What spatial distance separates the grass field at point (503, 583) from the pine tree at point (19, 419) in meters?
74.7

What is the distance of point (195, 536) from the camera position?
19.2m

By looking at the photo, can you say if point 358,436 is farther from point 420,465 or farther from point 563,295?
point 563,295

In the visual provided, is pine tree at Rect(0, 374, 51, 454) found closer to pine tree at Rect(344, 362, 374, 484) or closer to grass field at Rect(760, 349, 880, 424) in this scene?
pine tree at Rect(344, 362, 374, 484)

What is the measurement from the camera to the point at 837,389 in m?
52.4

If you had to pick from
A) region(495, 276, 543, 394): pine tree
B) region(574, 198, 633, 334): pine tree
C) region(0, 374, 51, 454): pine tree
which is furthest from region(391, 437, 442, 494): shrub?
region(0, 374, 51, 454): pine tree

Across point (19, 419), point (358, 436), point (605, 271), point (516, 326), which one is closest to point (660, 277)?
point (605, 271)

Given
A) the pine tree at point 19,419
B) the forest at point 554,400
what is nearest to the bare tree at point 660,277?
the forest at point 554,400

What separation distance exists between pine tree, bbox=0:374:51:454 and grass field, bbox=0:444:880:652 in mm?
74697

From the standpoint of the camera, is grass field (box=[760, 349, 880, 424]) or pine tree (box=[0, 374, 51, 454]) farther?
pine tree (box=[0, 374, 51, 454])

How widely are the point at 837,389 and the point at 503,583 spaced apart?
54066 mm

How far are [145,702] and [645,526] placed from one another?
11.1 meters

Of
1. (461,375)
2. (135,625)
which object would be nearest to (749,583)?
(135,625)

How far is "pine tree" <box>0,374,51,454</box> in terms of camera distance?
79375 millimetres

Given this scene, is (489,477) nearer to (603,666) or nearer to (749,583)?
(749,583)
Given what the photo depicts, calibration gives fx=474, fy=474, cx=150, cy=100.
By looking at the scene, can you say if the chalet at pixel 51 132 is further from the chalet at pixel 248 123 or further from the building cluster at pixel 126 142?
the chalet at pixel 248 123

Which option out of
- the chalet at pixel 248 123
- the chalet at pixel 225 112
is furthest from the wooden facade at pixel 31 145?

──────────────────────────────

# [Written instruction]
Transcribe every one of the records above verbatim, from the first line to the last.

# [Answer for the task]
What spatial distance separates the grass field at point (503, 583) from the pine tree at point (19, 419) in meters?
74.7

What is the distance of point (195, 536) from the camera position?
19.2m

By looking at the photo, can you say if point 358,436 is farther from point 420,465 or farther from point 563,295?
point 563,295

In the visual provided, is pine tree at Rect(0, 374, 51, 454) found closer to pine tree at Rect(344, 362, 374, 484) or closer to grass field at Rect(760, 349, 880, 424) in this scene?
pine tree at Rect(344, 362, 374, 484)

What is the measurement from the camera to the point at 837,389 in m?
52.4

If you had to pick from
A) region(495, 276, 543, 394): pine tree
B) region(574, 198, 633, 334): pine tree
C) region(0, 374, 51, 454): pine tree
which is furthest from region(391, 437, 442, 494): shrub?
region(0, 374, 51, 454): pine tree

Across point (19, 419), point (358, 436), point (605, 271), point (516, 326), which one is closest to point (660, 277)?
point (605, 271)

Given
A) the pine tree at point 19,419
B) the forest at point 554,400
what is nearest to the bare tree at point 660,277?
the forest at point 554,400

What separation distance exists between pine tree, bbox=0:374:51:454 and grass field, bbox=0:444:880:652 in mm?
74697

From the standpoint of the camera, is grass field (box=[760, 349, 880, 424]) or pine tree (box=[0, 374, 51, 454]) farther?
pine tree (box=[0, 374, 51, 454])

How widely are the point at 837,389 and the point at 503,583 spaced apart?
54066 mm

How far are [145,702] and [645,526] placed from one another?
11.1 meters

Of
1. (461,375)
2. (135,625)
which object would be nearest to (749,583)?
(135,625)

How far is "pine tree" <box>0,374,51,454</box> in terms of camera distance?
79375 millimetres

Given this scene, is (489,477) nearer to (603,666) or nearer to (749,583)?
(749,583)
Given what the photo depicts, calibration gives fx=474, fy=474, cx=150, cy=100.
By looking at the scene, can you say if the chalet at pixel 51 132 is further from the chalet at pixel 248 123 or further from the building cluster at pixel 126 142?
the chalet at pixel 248 123

Which option out of
- the chalet at pixel 248 123
- the chalet at pixel 225 112
is furthest from the wooden facade at pixel 31 145?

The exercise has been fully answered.